I chose to pick the “Club Soccer Predictions” dataset from fivethirtyeight. There is no article assoicated with it, but an interactive website that allows for searching for teams, games, and season, found here: https://projects.fivethirtyeight.com/soccer-predictions/.
First, I uploaded the csv file into my Github rep for this class, from where I retrieve it and save as a dataframe called df.
library(RCurl)
x <- getURL("https://raw.githubusercontent.com/lucasweyrich958/DATA607/main/spi_matches.csv")
df <- read.csv(text = x)
After I saved it, I am using the head() function to get a good glimpse of what the dataset is about.
head(df)
As we can see, the head() function shows the first few rows for the dataset, and we see that there are several seasons worth of data for several proefessional soccer leagues. Specifically, this dataset is concerned with the “Soccer Power Index,” which is calculated using individual players’ data from previous games. It is adjusted every week. Using the SPI, a win probability can then be calculated. Because I am VfB Stuttgart fan, I decided to investigate only this club, specifically for season 2022 - 23. I will filter the dataframe for the club and season, and save as new dataframe called vfb_df.
vfb_df = subset(df, team1 == 'VfB Stuttgart' | team2 == 'VfB Stuttgart')
vfb_df = subset(vfb_df, season == 2022)
head(vfb_df)
head() shows again the same columns as above, just now that either team1 and team2 has VfB Stuttgart in it, and the year is 2022, for the repsective season. Now I want to make sure I capture only the SPI and win probability for VfB, so I will use ifelse to filter the respecitve columns depending if VfB Stuttgart was home or away for a specific game.
vfb_df$spi <- ifelse(vfb_df$team1 == "VfB Stuttgart", vfb_df$spi1, vfb_df$spi2)
vfb_df$prob <- ifelse(vfb_df$team1 == "VfB Stuttgart", vfb_df$prob1, vfb_df$prob2)

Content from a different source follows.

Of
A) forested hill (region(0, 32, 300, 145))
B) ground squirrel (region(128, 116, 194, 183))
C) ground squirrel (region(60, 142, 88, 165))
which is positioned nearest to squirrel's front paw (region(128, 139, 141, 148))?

vfb_df = vfb_df[,(names(vfb_df) %in% c('date','team1', 'team2', 'spi', 'prob'))]
head(vfb_df)
Now I will change the column names for more intuitive names.
colnames(vfb_df) = c('Date', 'Home_Team', 'Away_Team', 'SPI', 'Prob')
head(vfb_df)
head() shows that now we are left with five columns of interest with names that make sense, and we can now plot some figures that gives us a sense of the data. I decided to plot a linegraph that shows the SPI as function of gameday, and also plot a scatterplot that shows SPI as function of win probability, alongside a correlation line to get a first idea on whether these two variables are correlated.
library(ggplot2)
line = ggplot(vfb_df, aes(x = Date)) +
geom_line(aes(y = SPI, group = 1), color = "#FFAEBC", linetype = "solid") +
geom_point(aes(y = SPI, group = 1), color = "#FFAEBC", size = 2) +
labs(title = "VfB Stuttgart Soccer Power Index (SPI) 2022 - 23",
x = "Gameday Dates",
y = "SPI") +
theme(axis.text.x = element_text(angle = 45, hjust = 1))
scatter = ggplot(vfb_df, aes(x = SPI, y = Prob)) +
geom_point(color = '#FFAEBC', size = 3) +
geom_smooth(method = "lm", color = '#FFAEBC') +
labs(title = "VfB Stuttgart SPI / Win Probabilities")
line
scatter
## `geom_smooth()` using formula = 'y ~ x'
The line graph shows that VfB Stuttgart had, across the season (34 games), a stable SPI between 64 and 68. This could now be contrasted with the SPI of other teams, or the league mean. Additionaly, the scatterplot shows that there is a weak positive correlation between SPI and win probability, such that a higher SPI leads to a slgithly greater win probability. However, since the SPI of VfB Stuttgart did not change that drastically throughout the season, it would be interesting to see whether this correlation is stronger in other clubs with a more fluctuating SPI. Generally, I would have imagined the correlation to be stronger. Lastly, VfB Stuttgart was not particularly good in the season 2022 - 23, but they are in the 2023 - 24 season, so far. Therefore, it would be interesting how the SPI compares between the season, and how the win probabilities change with each opponent. One could likely use the SPI and other variables from this datset to train a machine learning model to predict future scores for each match VfB Stuttgart is involved. Interestingly, Amazon AWS does this already, which data is shown, more or less, prior to the game in the television broadcast.